Exercise requirements:
a – In the M1 Finance review, what annual percentage yield does the High-Yield Cash Account pay?
b – Reproduce the M1 Finance review word for word between "M1 Finance is" and "dollars a year.", inclusive.

+++ Page extract +++

M1 Finance is brilliant in two narrow lanes and average at almost everything else. The Pie system genuinely automates buy-and-hold investing, and the margin rate at 5.65% is roughly half what Fidelity, Schwab, or E*Trade will charge you. That is a real edge — one that compounds for portfolio-backed lenders into thousands of dollars a year.

The rest of the platform is where the marketing brochure stops matching the numbers. The $3-a-month platform fee on accounts under $10,000 is a 3.6% annual drag on a $1,000 starter account — worse than most actively managed mutual funds. The High-Yield Cash Account pays 3.10% APY while a 3-month Treasury yields 3.69% as of April 24, 2026 — a 59 basis-point gap that costs roughly $590 a year on $100,000 of idle cash. And the $100 outgoing transfer fee means M1 is the easiest broker to join and the most expensive to leave.

Founded in 2015, headquartered in Chicago, SEC-registered, FINRA member, SIPC-insured: over 1 million users and $12 billion in client assets. None of that is at issue. The question is who M1 actually serves well in 2026 — and the honest answer is a smaller, wealthier slice of investors than the homepage implies. If you have $10,000 or more, want disciplined automation, and use margin, this review will tell you to sign up. If you don't, it'll tell you to keep looking.

Fees

Let's break down every dollar M1 will take from you.

The big ones:

  • Stock and ETF commissions: $0. No trading commissions on any self-directed brokerage trades.

+++ Dataset records +++

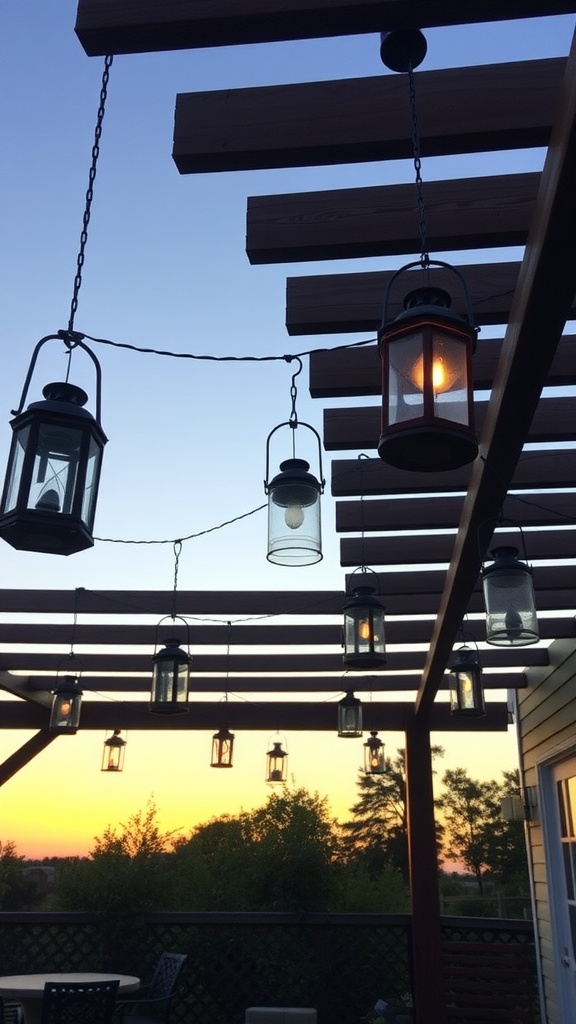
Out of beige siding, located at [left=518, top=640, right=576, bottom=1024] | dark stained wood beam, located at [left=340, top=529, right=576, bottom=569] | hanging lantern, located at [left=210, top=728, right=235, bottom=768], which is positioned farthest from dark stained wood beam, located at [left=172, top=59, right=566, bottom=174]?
hanging lantern, located at [left=210, top=728, right=235, bottom=768]

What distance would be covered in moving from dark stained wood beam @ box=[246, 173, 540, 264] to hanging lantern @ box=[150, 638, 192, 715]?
9.46 feet

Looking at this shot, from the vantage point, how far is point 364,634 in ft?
13.4

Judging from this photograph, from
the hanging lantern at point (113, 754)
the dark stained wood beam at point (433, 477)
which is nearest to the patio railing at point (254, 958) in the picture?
the hanging lantern at point (113, 754)

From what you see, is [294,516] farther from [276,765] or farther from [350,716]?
[276,765]

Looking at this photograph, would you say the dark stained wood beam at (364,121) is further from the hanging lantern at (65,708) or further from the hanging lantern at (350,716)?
the hanging lantern at (350,716)

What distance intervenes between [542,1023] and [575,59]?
6.92m

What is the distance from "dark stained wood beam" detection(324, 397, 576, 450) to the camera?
3.51 metres

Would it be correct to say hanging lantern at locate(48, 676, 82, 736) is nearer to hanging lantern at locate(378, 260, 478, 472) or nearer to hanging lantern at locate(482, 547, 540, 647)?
hanging lantern at locate(482, 547, 540, 647)

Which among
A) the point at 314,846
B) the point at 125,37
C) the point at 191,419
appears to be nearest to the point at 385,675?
the point at 314,846

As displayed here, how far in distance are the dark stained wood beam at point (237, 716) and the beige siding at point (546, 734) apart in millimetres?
→ 571

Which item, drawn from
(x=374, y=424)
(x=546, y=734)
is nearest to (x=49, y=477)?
(x=374, y=424)

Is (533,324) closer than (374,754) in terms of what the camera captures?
Yes

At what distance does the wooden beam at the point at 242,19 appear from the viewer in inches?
62.8

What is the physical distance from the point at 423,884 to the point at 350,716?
173 cm
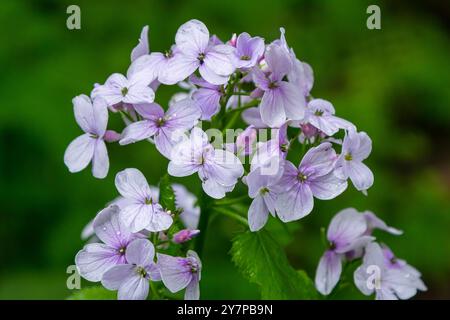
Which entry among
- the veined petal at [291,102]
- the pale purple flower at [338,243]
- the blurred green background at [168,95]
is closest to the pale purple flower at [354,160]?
the veined petal at [291,102]

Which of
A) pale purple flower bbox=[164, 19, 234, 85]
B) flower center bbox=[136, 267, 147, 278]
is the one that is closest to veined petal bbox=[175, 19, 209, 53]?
pale purple flower bbox=[164, 19, 234, 85]

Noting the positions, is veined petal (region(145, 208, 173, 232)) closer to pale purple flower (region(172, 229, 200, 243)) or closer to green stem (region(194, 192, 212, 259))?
pale purple flower (region(172, 229, 200, 243))

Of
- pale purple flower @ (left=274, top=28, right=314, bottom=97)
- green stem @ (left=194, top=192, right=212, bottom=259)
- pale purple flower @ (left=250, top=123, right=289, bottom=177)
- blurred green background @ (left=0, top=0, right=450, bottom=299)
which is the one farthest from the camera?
blurred green background @ (left=0, top=0, right=450, bottom=299)

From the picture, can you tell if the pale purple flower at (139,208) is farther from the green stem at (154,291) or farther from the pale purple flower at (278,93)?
the pale purple flower at (278,93)

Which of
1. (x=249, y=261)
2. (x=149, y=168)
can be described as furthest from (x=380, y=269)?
(x=149, y=168)

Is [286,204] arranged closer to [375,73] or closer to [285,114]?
[285,114]
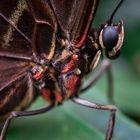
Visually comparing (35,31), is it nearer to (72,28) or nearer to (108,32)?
(72,28)

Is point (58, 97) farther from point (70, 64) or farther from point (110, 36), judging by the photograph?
point (110, 36)

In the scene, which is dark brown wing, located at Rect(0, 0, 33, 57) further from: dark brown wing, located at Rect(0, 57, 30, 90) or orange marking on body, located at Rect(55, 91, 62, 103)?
orange marking on body, located at Rect(55, 91, 62, 103)

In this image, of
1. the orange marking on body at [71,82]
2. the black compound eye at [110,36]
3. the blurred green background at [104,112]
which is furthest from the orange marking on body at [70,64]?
the blurred green background at [104,112]

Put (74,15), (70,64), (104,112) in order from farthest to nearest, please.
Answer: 1. (104,112)
2. (70,64)
3. (74,15)

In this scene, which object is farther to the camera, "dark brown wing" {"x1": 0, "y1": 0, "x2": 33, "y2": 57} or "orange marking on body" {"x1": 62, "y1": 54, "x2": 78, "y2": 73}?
"orange marking on body" {"x1": 62, "y1": 54, "x2": 78, "y2": 73}

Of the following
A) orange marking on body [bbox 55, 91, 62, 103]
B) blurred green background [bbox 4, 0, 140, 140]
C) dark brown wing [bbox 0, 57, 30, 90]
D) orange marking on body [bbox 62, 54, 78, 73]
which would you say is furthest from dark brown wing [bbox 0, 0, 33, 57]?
blurred green background [bbox 4, 0, 140, 140]

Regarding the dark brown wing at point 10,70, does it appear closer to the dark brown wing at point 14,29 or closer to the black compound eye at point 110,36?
the dark brown wing at point 14,29

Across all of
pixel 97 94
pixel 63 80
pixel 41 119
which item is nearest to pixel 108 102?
pixel 97 94

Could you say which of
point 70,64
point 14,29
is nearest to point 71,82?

+++

Answers to the problems:
a – 3.10% APY

b –
M1 Finance is brilliant in two narrow lanes and average at almost everything else. The Pie system genuinely automates buy-and-hold investing, and the margin rate at 5.65% is roughly half what Fidelity, Schwab, or E*Trade will charge you. That is a real edge — one that compounds for portfolio-backed lenders into thousands of dollars a year.